Work to complete - Write out every one of the rows below word for word.

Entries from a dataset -
--*--

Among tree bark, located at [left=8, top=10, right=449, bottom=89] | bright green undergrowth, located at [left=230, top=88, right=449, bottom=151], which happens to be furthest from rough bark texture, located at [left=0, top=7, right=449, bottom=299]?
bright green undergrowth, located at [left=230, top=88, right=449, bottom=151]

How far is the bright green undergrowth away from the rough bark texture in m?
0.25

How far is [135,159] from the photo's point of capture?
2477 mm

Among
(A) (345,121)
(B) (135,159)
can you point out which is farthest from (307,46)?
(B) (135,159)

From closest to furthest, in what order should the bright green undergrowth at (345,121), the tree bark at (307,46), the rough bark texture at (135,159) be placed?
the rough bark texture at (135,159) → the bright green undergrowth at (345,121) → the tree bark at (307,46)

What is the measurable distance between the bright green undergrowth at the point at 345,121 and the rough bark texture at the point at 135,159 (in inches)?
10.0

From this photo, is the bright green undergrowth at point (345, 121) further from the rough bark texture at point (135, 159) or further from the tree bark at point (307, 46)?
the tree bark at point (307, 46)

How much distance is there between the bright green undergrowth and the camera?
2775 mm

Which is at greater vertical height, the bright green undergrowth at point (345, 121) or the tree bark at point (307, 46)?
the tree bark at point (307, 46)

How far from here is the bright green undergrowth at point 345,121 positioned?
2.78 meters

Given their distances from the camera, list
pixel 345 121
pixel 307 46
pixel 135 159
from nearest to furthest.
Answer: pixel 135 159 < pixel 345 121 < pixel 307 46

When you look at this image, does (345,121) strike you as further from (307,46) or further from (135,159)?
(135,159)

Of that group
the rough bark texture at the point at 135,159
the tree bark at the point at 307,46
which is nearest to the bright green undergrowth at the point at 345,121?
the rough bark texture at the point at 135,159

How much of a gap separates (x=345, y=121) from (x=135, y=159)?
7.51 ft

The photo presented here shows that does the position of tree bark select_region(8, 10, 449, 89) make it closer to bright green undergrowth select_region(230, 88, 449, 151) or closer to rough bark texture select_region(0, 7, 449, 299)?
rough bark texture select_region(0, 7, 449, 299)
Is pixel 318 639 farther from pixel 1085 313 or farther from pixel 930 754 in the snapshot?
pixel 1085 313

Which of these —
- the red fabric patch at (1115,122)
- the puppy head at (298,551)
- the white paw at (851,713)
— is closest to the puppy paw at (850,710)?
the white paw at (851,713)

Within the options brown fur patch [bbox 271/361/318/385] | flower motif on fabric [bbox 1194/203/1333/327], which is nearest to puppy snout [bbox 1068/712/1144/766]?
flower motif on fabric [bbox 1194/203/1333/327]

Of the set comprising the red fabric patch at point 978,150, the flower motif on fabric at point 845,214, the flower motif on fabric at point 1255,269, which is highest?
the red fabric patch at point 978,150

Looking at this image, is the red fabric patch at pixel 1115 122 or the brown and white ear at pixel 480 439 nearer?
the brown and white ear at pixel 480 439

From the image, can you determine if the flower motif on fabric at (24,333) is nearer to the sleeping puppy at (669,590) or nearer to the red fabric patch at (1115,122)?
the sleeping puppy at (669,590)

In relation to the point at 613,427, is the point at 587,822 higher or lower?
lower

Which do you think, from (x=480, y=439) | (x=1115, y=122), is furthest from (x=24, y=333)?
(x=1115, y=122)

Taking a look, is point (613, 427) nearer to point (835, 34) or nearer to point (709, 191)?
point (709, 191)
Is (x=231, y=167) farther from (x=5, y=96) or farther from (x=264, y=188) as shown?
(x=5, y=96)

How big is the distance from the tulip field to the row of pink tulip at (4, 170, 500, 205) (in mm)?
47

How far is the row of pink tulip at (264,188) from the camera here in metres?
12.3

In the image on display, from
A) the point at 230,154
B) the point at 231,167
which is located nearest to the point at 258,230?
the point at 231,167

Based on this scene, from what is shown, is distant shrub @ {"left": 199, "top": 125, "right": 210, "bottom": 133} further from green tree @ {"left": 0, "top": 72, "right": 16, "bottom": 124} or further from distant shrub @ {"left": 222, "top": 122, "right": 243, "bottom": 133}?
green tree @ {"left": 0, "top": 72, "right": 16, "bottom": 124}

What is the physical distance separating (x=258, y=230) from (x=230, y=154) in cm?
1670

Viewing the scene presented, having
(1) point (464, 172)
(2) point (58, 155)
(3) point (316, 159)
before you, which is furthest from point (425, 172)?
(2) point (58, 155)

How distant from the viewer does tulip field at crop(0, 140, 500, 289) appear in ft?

--*--

Answer to the problem -
Among tree bark, located at [left=8, top=10, right=449, bottom=89] | bright green undergrowth, located at [left=230, top=88, right=449, bottom=151], which happens to be furthest from rough bark texture, located at [left=0, top=7, right=449, bottom=299]?
bright green undergrowth, located at [left=230, top=88, right=449, bottom=151]

How far is the bright green undergrowth away from the rough bark texture in m?
0.25

How far is [135,159] from the photo's point of capture?
2477 mm

Among
(A) (345,121)
(B) (135,159)
can you point out which is farthest from (307,46)?
(B) (135,159)

From closest to furthest, in what order should the bright green undergrowth at (345,121), the tree bark at (307,46), the rough bark texture at (135,159) be placed?
the rough bark texture at (135,159) → the bright green undergrowth at (345,121) → the tree bark at (307,46)

What is the measurable distance between the bright green undergrowth at the point at 345,121 and the rough bark texture at the point at 135,159 (in inches)?
10.0

From this photo, is the bright green undergrowth at point (345, 121) further from the rough bark texture at point (135, 159) or further from the tree bark at point (307, 46)?
the tree bark at point (307, 46)

How much distance is there between the bright green undergrowth and the camera?
2775 mm

Which is at greater vertical height, the bright green undergrowth at point (345, 121) or the tree bark at point (307, 46)?
the tree bark at point (307, 46)

How far from here is the bright green undergrowth at point 345,121 positioned?
2.78 meters

Given their distances from the camera, list
pixel 345 121
pixel 307 46
pixel 135 159
from nearest to furthest.
Answer: pixel 135 159 < pixel 345 121 < pixel 307 46

When you look at this image, does (345,121) strike you as further from (307,46) or further from (135,159)?
(135,159)

Of that group
the rough bark texture at the point at 135,159
the tree bark at the point at 307,46
which is nearest to the bright green undergrowth at the point at 345,121?
the rough bark texture at the point at 135,159

How much of a gap separates (x=345, y=121) from (x=135, y=159)?
7.51 ft

The photo presented here shows that does the position of tree bark select_region(8, 10, 449, 89) make it closer to bright green undergrowth select_region(230, 88, 449, 151) or closer to rough bark texture select_region(0, 7, 449, 299)?
rough bark texture select_region(0, 7, 449, 299)
Is pixel 318 639 farther from pixel 1085 313 or farther from pixel 930 754 in the snapshot?
pixel 1085 313

Which of these —
- the red fabric patch at (1115,122)
- the puppy head at (298,551)
- the white paw at (851,713)
— is closest to the puppy paw at (850,710)?
the white paw at (851,713)

Within the options brown fur patch [bbox 271/361/318/385] | flower motif on fabric [bbox 1194/203/1333/327], which is nearest to puppy snout [bbox 1068/712/1144/766]?
flower motif on fabric [bbox 1194/203/1333/327]

Of the set comprising the red fabric patch at point 978,150, the flower motif on fabric at point 845,214, the flower motif on fabric at point 1255,269, which is highest?
the red fabric patch at point 978,150

Looking at this image, is the red fabric patch at pixel 1115 122 or the brown and white ear at pixel 480 439 nearer?
the brown and white ear at pixel 480 439

From the image, can you determine if the flower motif on fabric at (24,333) is nearer to the sleeping puppy at (669,590) or nearer to the red fabric patch at (1115,122)?
the sleeping puppy at (669,590)

In relation to the point at 613,427, is the point at 587,822 higher or lower?
lower

Which do you think, from (x=480, y=439) | (x=1115, y=122), is furthest from (x=24, y=333)?
(x=1115, y=122)

Taking a look, is point (613, 427) nearer to point (835, 34) or nearer to point (709, 191)?
point (709, 191)
Is (x=231, y=167) farther from (x=5, y=96) or farther from (x=264, y=188) as shown?
(x=5, y=96)

How big is the distance from the tulip field to the row of pink tulip at (4, 170, 500, 205) (in mm)?
47

How far is the row of pink tulip at (264,188) from the camera here in metres?
12.3

In the image on display, from
A) the point at 230,154
B) the point at 231,167
which is located nearest to the point at 258,230?
the point at 231,167

Based on this scene, from what is shown, is distant shrub @ {"left": 199, "top": 125, "right": 210, "bottom": 133} further from green tree @ {"left": 0, "top": 72, "right": 16, "bottom": 124} or further from distant shrub @ {"left": 222, "top": 122, "right": 243, "bottom": 133}?
green tree @ {"left": 0, "top": 72, "right": 16, "bottom": 124}

What is the physical distance separating (x=258, y=230) from (x=230, y=154) in cm?
1670

Viewing the scene presented, having
(1) point (464, 172)
(2) point (58, 155)
(3) point (316, 159)
before you, which is furthest from point (425, 172)?
(2) point (58, 155)

How distant from the viewer does tulip field at crop(0, 140, 500, 289) appear in ft?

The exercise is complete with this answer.